Redefining Productivity
The answer to improving organisational productivity does not lie in longer working hours, strict surveillance, or packed calendars. It lies in modifying what is incentivized. As long as productivity is measured through online presence and quick response times, employees will continue to work towards appearance rather than outcomes (DeNisi & Smith, 2014). Redefining what is rewarded is crucial in order to break free from this vicious cycle.
The foremost vital shift is to move towards outcome-based performance measurement criteria. Clearly defining goals, ensuring role clarity, and establishing measurable deliverables can significantly help reduce ambiguity surrounding what is expected from employees, thereby reducing impression management. Clear expectations and constructive feedback are directly linked to higher task performance. Reducing unnecessary meeting hours to allow for uninterrupted, focused work time can help improve efficiency and work quality (DeNisi & Smith, 2014).
Managerial efficiency is equally important. Team leaders who prioritise progress and trust instead of constant visibility build working conditions where employees feel empowered to direct their energy towards meaningful output generation.
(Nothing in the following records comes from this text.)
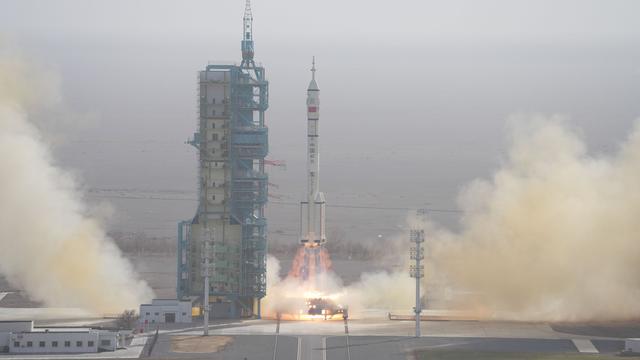 Kitajska izstrelila vesoljsko plovilo Shenzhou-22 v prvi nujni misiji s posadko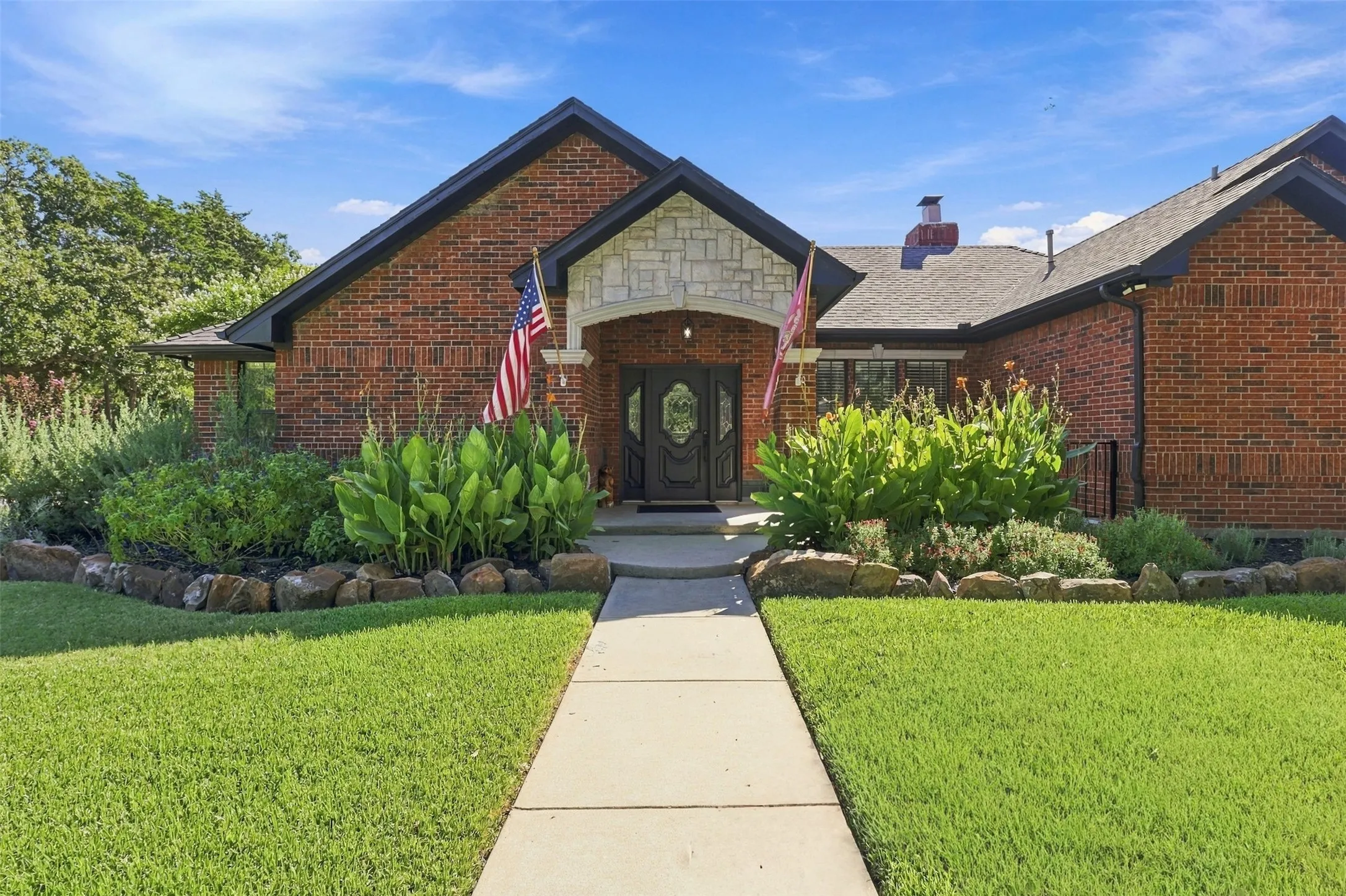 Single Family Residence For Sale in Denton County , 1821 Quail Run Drive, Corinth, Texas 76208, 3 Bedroom, 3 Bathroom, 2 Garage spaces, 2,520 Sqft, built in 1986, mls#21380726, Real Estate Agent in Corinth, Homes For Sale in Denton county, Homes For Sale in Corinth, Realtor in Corinth Texas, Real Estate Brokerage Independent Realty Texas, Luminita Cordes Realtor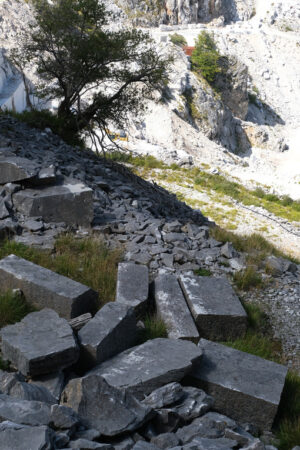 Abandoned marble blocks in an ancient quarry. - MyVideoimage.com | Foto stock & Video footage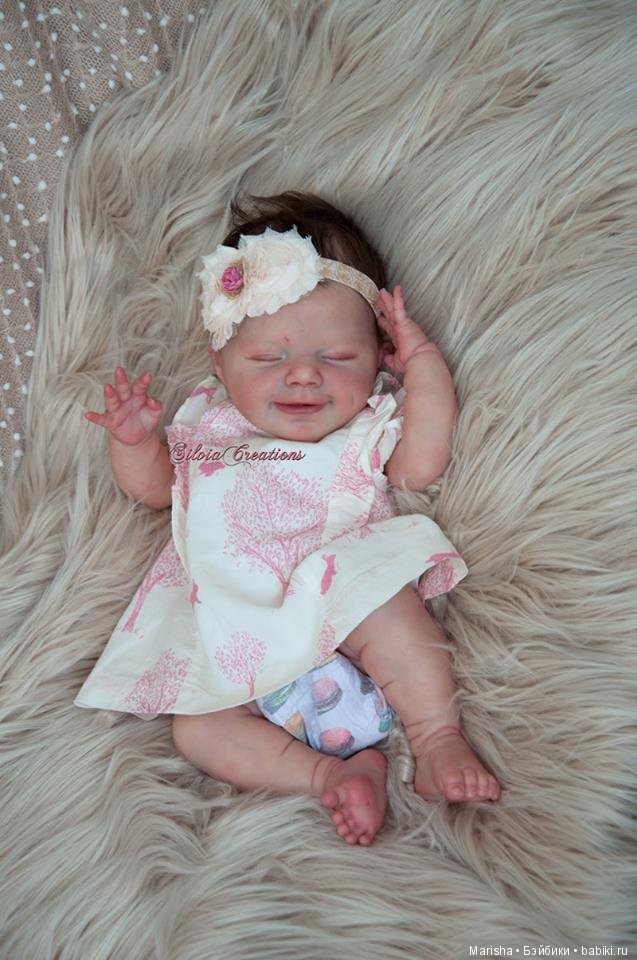 April скульптора Joanna Kazmierczak, автор прототипа Silvia Ezquerra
When organizational focus shifts from time spent at work to the value created at the end of the day, productivity and engagement see an upward boost (Spaeth et al., 2010).
Ghostworking practices don’t point towards employee incompetence but organizational system failure. Until organizations redirect their focus towards meaningful output over the facade of busyness, productivity will continue to remain performative, visible, yet exhausting and largely ineffective.
Authors: Prisha Khanna, FLAME Undergraduate Student, and Prof. Moitrayee Das, Faculty of Psychology, FLAME University.